Another year another generation of Intel processors, or at least that’s what we’ve come to expect from a company that prides itself on its engineering prowess.

But the fifth generation of Intel’s Core series of processors (known as Broadwell) has all but been delayed into 2015, making their entry to the CES party a lot bigger than was initially anticipated.

Ahead of its press conference later in the week Intel showed off some details on its ‘Broadwell U’ chips which will more than likely find their way into almost every mid to high end notebook that you see over the next year. There are 17 chips in total that were announced, all of the in dual core configuration, ranging all the way from the budget Celeron and Pentium lines up through the high end Core i7 processors.

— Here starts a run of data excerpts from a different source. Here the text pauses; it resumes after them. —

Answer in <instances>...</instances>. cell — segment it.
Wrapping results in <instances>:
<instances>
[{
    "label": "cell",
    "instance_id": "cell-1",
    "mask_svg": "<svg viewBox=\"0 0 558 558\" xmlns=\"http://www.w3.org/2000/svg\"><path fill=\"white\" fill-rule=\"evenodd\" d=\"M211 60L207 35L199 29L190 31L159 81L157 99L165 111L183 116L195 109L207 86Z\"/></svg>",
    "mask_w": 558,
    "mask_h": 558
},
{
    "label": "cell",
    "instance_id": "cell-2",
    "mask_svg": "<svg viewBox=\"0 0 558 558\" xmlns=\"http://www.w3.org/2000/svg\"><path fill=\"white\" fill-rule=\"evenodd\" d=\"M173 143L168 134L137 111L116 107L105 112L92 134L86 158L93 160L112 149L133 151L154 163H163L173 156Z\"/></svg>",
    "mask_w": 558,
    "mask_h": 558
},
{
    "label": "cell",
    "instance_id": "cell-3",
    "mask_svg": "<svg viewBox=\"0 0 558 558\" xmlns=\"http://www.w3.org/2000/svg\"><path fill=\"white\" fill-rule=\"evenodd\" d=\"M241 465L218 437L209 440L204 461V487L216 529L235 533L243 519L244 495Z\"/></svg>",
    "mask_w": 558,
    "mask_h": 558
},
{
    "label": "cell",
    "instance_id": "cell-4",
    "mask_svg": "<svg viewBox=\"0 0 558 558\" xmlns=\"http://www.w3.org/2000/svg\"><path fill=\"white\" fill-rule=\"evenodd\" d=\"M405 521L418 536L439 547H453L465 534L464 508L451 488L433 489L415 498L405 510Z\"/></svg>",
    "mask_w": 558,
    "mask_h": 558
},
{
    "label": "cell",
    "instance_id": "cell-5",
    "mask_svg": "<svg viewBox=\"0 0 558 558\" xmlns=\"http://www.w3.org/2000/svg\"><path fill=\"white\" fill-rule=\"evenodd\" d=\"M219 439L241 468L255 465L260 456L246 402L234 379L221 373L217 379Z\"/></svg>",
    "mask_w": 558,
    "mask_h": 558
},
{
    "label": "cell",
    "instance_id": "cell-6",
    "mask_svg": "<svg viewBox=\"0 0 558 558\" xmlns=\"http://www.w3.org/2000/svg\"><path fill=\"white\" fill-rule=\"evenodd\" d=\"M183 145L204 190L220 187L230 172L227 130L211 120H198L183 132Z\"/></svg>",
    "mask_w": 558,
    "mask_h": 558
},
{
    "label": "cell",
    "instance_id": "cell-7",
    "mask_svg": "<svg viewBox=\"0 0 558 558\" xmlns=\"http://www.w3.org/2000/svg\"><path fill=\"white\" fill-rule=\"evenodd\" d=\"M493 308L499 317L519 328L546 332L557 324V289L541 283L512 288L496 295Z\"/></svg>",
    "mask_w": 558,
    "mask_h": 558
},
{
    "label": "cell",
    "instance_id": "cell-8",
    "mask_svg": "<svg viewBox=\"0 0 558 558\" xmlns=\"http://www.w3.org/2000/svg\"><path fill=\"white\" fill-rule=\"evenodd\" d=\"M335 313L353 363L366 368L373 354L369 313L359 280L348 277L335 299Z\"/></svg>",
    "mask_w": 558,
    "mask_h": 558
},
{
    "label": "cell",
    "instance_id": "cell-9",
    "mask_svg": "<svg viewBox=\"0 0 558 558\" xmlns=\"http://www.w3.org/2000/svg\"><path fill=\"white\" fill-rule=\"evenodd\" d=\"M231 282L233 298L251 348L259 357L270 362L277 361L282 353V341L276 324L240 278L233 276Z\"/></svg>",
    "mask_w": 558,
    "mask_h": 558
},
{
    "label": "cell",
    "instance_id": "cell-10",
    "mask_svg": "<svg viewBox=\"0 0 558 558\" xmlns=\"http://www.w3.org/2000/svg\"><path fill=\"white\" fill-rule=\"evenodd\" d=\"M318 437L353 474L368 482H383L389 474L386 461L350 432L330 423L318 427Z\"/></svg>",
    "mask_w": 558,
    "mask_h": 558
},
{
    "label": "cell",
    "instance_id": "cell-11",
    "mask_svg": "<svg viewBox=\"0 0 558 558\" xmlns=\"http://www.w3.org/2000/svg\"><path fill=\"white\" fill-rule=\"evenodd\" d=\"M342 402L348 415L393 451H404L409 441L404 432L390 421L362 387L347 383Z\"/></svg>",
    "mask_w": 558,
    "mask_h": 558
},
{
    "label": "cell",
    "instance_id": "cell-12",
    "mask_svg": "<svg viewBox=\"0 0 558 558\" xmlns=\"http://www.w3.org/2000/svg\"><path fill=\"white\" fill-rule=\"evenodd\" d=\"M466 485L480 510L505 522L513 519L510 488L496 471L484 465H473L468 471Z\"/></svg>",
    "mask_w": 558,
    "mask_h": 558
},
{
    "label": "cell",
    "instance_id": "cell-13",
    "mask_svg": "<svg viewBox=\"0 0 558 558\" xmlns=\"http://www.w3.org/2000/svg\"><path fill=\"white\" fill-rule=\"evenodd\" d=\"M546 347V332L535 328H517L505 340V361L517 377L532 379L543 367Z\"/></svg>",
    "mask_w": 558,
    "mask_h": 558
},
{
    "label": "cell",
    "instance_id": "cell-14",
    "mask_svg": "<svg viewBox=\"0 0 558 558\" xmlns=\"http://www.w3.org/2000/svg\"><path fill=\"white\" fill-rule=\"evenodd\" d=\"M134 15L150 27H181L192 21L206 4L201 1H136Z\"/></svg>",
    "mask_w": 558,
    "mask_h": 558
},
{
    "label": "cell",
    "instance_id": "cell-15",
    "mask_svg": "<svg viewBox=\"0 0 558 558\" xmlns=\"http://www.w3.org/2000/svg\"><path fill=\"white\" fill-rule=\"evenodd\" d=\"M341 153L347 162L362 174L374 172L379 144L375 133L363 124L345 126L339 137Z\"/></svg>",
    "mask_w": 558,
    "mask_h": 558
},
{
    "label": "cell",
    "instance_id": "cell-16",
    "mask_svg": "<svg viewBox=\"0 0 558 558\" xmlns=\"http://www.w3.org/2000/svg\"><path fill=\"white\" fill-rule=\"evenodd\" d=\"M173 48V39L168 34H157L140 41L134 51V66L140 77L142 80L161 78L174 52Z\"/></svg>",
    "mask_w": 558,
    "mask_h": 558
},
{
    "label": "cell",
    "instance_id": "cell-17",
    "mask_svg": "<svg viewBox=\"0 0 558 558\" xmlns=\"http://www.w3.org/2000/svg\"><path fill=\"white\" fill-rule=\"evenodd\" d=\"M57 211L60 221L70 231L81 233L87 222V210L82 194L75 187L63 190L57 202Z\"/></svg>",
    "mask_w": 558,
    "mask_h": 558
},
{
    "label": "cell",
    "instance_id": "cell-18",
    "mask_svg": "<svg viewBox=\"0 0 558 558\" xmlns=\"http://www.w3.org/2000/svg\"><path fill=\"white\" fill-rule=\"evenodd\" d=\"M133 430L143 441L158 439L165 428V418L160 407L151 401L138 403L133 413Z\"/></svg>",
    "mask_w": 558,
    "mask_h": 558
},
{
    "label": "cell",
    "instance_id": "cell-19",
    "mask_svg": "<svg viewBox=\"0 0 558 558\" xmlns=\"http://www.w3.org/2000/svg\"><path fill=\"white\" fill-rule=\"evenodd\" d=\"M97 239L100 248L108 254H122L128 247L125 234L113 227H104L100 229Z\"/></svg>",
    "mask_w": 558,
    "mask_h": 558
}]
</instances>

Intel’s product cycle is known as the tick-tock cycle. A tick being the shrinking of the transistors inside a processor architecture (design) down to a smaller size and therefore being able to fit more of them onto a single die (the whole processor), and a tock representing the introduction of a new architecture that brings a more drastic change to the operation of the processor as a whole.

Broadwell is a tick, a shrink of each individual transistor down to just 14nm while still utilising the same processor architecture introduced in Intel’s Haswell chips which brought massive gains in both graphics performance and battery life. Broadwell continues the increases in those two areas with battery life claimed to be up to 90 minutes longer on video playback when compared to the same Haswell part.

Speaking of the graphics prowess, a Broadwell chip is now anywhere between 50%-66% GPU when looking at the total area of the die. Broadwell will be using the same lingo when identifying the different levels of its on-chip graphics packages namely that of Iris and Iris Pro, although chips featuring the latter have yet to be announced as they are all likely to be quad core parts.